◆ **Work task**
Write out the data once more, exactly as it reads.
──────────────────────────────
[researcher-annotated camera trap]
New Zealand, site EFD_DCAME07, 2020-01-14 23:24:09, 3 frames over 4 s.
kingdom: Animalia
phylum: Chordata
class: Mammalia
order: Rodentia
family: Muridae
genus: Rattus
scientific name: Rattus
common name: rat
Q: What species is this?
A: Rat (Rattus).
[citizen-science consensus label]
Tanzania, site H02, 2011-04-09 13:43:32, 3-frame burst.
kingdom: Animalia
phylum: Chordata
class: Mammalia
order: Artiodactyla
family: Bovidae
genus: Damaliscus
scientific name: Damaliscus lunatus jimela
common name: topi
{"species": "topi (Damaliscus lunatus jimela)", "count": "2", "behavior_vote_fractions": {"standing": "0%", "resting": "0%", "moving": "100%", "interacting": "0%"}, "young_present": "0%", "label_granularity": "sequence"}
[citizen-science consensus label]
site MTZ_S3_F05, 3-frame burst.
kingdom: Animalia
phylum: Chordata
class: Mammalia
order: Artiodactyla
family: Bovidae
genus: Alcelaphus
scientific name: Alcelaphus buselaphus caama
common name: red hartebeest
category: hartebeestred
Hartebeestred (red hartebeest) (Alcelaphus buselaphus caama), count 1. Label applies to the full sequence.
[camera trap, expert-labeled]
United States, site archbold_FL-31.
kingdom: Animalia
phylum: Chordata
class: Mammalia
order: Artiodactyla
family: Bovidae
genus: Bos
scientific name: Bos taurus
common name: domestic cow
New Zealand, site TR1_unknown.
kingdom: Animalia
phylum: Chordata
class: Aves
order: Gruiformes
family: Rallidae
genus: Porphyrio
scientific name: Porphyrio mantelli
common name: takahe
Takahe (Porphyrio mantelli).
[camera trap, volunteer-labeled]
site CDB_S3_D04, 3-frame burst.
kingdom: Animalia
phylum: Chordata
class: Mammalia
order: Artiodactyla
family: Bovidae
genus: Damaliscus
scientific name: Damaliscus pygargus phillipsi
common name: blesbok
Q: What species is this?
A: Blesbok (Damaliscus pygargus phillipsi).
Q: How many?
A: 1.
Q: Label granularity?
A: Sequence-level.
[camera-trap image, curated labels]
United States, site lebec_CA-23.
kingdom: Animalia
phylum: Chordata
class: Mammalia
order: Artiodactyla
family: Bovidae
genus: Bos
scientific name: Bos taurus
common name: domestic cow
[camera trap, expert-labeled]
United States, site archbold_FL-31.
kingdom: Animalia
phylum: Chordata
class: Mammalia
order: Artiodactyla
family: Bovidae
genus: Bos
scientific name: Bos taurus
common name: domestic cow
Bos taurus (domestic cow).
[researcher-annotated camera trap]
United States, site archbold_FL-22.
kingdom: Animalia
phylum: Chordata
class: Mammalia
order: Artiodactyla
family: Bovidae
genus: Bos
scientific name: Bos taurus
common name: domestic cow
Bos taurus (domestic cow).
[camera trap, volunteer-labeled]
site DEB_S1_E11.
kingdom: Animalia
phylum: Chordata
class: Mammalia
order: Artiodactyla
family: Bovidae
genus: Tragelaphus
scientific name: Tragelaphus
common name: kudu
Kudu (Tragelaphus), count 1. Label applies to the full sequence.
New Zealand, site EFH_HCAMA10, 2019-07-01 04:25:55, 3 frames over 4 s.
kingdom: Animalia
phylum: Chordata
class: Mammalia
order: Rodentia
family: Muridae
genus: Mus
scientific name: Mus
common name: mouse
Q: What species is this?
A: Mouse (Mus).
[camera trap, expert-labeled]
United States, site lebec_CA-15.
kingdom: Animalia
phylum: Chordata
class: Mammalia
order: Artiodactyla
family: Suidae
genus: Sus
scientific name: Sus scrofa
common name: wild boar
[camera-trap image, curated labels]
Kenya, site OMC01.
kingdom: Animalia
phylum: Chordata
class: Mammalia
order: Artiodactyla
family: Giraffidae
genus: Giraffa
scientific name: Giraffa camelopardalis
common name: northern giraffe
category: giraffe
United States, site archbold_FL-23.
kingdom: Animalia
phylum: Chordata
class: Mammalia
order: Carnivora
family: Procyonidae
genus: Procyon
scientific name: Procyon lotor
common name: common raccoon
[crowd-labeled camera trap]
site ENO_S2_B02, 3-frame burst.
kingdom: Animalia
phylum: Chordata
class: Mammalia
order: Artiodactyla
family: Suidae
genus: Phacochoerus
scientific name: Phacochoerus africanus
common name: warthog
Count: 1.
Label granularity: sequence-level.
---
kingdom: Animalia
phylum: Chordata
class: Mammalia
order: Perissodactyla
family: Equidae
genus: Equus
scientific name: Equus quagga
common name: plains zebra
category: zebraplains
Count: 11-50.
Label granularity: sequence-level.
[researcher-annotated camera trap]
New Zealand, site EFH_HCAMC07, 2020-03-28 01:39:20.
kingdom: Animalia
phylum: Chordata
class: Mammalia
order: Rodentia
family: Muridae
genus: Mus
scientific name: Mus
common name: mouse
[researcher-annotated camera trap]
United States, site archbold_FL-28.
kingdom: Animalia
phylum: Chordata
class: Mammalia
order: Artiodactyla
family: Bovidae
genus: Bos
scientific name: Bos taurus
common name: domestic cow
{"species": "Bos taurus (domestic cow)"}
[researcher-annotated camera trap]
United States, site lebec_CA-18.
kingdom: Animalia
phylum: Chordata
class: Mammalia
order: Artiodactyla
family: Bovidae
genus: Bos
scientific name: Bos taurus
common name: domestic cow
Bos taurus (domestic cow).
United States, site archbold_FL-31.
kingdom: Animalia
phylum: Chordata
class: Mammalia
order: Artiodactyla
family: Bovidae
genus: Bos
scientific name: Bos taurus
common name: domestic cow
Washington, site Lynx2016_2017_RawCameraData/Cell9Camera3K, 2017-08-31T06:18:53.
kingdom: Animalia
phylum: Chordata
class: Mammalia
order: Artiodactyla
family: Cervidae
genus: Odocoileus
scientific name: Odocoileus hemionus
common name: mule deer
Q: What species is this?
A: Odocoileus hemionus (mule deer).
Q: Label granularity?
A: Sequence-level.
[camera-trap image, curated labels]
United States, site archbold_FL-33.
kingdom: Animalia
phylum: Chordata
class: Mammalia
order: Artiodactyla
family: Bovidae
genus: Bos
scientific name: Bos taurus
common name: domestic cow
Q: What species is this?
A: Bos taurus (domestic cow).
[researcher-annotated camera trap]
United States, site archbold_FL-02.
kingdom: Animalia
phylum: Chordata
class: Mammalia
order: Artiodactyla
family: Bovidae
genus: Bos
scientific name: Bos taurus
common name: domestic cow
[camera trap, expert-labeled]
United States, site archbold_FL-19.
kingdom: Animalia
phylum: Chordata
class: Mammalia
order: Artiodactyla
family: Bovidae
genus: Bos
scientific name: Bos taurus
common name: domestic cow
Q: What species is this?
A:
──────────────────────────────
◆ **Task result**
[researcher-annotated camera trap]
New Zealand, site EFD_DCAME07, 2020-01-14 23:24:09, 3 frames over 4 s.
kingdom: Animalia
phylum: Chordata
class: Mammalia
order: Rodentia
family: Muridae
genus: Rattus
scientific name: Rattus
common name: rat
Q: What species is this?
A: Rat (Rattus).
[citizen-science consensus label]
Tanzania, site H02, 2011-04-09 13:43:32, 3-frame burst.
kingdom: Animalia
phylum: Chordata
class: Mammalia
order: Artiodactyla
family: Bovidae
genus: Damaliscus
scientific name: Damaliscus lunatus jimela
common name: topi
{"species": "topi (Damaliscus lunatus jimela)", "count": "2", "behavior_vote_fractions": {"standing": "0%", "resting": "0%", "moving": "100%", "interacting": "0%"}, "young_present": "0%", "label_granularity": "sequence"}
[citizen-science consensus label]
site MTZ_S3_F05, 3-frame burst.
kingdom: Animalia
phylum: Chordata
class: Mammalia
order: Artiodactyla
family: Bovidae
genus: Alcelaphus
scientific name: Alcelaphus buselaphus caama
common name: red hartebeest
category: hartebeestred
Hartebeestred (red hartebeest) (Alcelaphus buselaphus caama), count 1. Label applies to the full sequence.
[camera trap, expert-labeled]
United States, site archbold_FL-31.
kingdom: Animalia
phylum: Chordata
class: Mammalia
order: Artiodactyla
family: Bovidae
genus: Bos
scientific name: Bos taurus
common name: domestic cow
New Zealand, site TR1_unknown.
kingdom: Animalia
phylum: Chordata
class: Aves
order: Gruiformes
family: Rallidae
genus: Porphyrio
scientific name: Porphyrio mantelli
common name: takahe
Takahe (Porphyrio mantelli).
[camera trap, volunteer-labeled]
site CDB_S3_D04, 3-frame burst.
kingdom: Animalia
phylum: Chordata
class: Mammalia
order: Artiodactyla
family: Bovidae
genus: Damaliscus
scientific name: Damaliscus pygargus phillipsi
common name: blesbok
Q: What species is this?
A: Blesbok (Damaliscus pygargus phillipsi).
Q: How many?
A: 1.
Q: Label granularity?
A: Sequence-level.
[camera-trap image, curated labels]
United States, site lebec_CA-23.
kingdom: Animalia
phylum: Chordata
class: Mammalia
order: Artiodactyla
family: Bovidae
genus: Bos
scientific name: Bos taurus
common name: domestic cow
[camera trap, expert-labeled]
United States, site archbold_FL-31.
kingdom: Animalia
phylum: Chordata
class: Mammalia
order: Artiodactyla
family: Bovidae
genus: Bos
scientific name: Bos taurus
common name: domestic cow
Bos taurus (domestic cow).
[researcher-annotated camera trap]
United States, site archbold_FL-22.
kingdom: Animalia
phylum: Chordata
class: Mammalia
order: Artiodactyla
family: Bovidae
genus: Bos
scientific name: Bos taurus
common name: domestic cow
Bos taurus (domestic cow).
[camera trap, volunteer-labeled]
site DEB_S1_E11.
kingdom: Animalia
phylum: Chordata
class: Mammalia
order: Artiodactyla
family: Bovidae
genus: Tragelaphus
scientific name: Tragelaphus
common name: kudu
Kudu (Tragelaphus), count 1. Label applies to the full sequence.
New Zealand, site EFH_HCAMA10, 2019-07-01 04:25:55, 3 frames over 4 s.
kingdom: Animalia
phylum: Chordata
class: Mammalia
order: Rodentia
family: Muridae
genus: Mus
scientific name: Mus
common name: mouse
Q: What species is this?
A: Mouse (Mus).
[camera trap, expert-labeled]
United States, site lebec_CA-15.
kingdom: Animalia
phylum: Chordata
class: Mammalia
order: Artiodactyla
family: Suidae
genus: Sus
scientific name: Sus scrofa
common name: wild boar
[camera-trap image, curated labels]
Kenya, site OMC01.
kingdom: Animalia
phylum: Chordata
class: Mammalia
order: Artiodactyla
family: Giraffidae
genus: Giraffa
scientific name: Giraffa camelopardalis
common name: northern giraffe
category: giraffe
United States, site archbold_FL-23.
kingdom: Animalia
phylum: Chordata
class: Mammalia
order: Carnivora
family: Procyonidae
genus: Procyon
scientific name: Procyon lotor
common name: common raccoon
[crowd-labeled camera trap]
site ENO_S2_B02, 3-frame burst.
kingdom: Animalia
phylum: Chordata
class: Mammalia
order: Artiodactyla
family: Suidae
genus: Phacochoerus
scientific name: Phacochoerus africanus
common name: warthog
Count: 1.
Label granularity: sequence-level.
---
kingdom: Animalia
phylum: Chordata
class: Mammalia
order: Perissodactyla
family: Equidae
genus: Equus
scientific name: Equus quagga
common name: plains zebra
category: zebraplains
Count: 11-50.
Label granularity: sequence-level.
[researcher-annotated camera trap]
New Zealand, site EFH_HCAMC07, 2020-03-28 01:39:20.
kingdom: Animalia
phylum: Chordata
class: Mammalia
order: Rodentia
family: Muridae
genus: Mus
scientific name: Mus
common name: mouse
[researcher-annotated camera trap]
United States, site archbold_FL-28.
kingdom: Animalia
phylum: Chordata
class: Mammalia
order: Artiodactyla
family: Bovidae
genus: Bos
scientific name: Bos taurus
common name: domestic cow
{"species": "Bos taurus (domestic cow)"}
[researcher-annotated camera trap]
United States, site lebec_CA-18.
kingdom: Animalia
phylum: Chordata
class: Mammalia
order: Artiodactyla
family: Bovidae
genus: Bos
scientific name: Bos taurus
common name: domestic cow
Bos taurus (domestic cow).
United States, site archbold_FL-31.
kingdom: Animalia
phylum: Chordata
class: Mammalia
order: Artiodactyla
family: Bovidae
genus: Bos
scientific name: Bos taurus
common name: domestic cow
Washington, site Lynx2016_2017_RawCameraData/Cell9Camera3K, 2017-08-31T06:18:53.
kingdom: Animalia
phylum: Chordata
class: Mammalia
order: Artiodactyla
family: Cervidae
genus: Odocoileus
scientific name: Odocoileus hemionus
common name: mule deer
Q: What species is this?
A: Odocoileus hemionus (mule deer).
Q: Label granularity?
A: Sequence-level.
[camera-trap image, curated labels]
United States, site archbold_FL-33.
kingdom: Animalia
phylum: Chordata
class: Mammalia
order: Artiodactyla
family: Bovidae
genus: Bos
scientific name: Bos taurus
common name: domestic cow
Q: What species is this?
A: Bos taurus (domestic cow).
[researcher-annotated camera trap]
United States, site archbold_FL-02.
kingdom: Animalia
phylum: Chordata
class: Mammalia
order: Artiodactyla
family: Bovidae
genus: Bos
scientific name: Bos taurus
common name: domestic cow
[camera trap, expert-labeled]
United States, site archbold_FL-19.
kingdom: Animalia
phylum: Chordata
class: Mammalia
order: Artiodactyla
family: Bovidae
genus: Bos
scientific name: Bos taurus
common name: domestic cow
Q: What species is this?
A:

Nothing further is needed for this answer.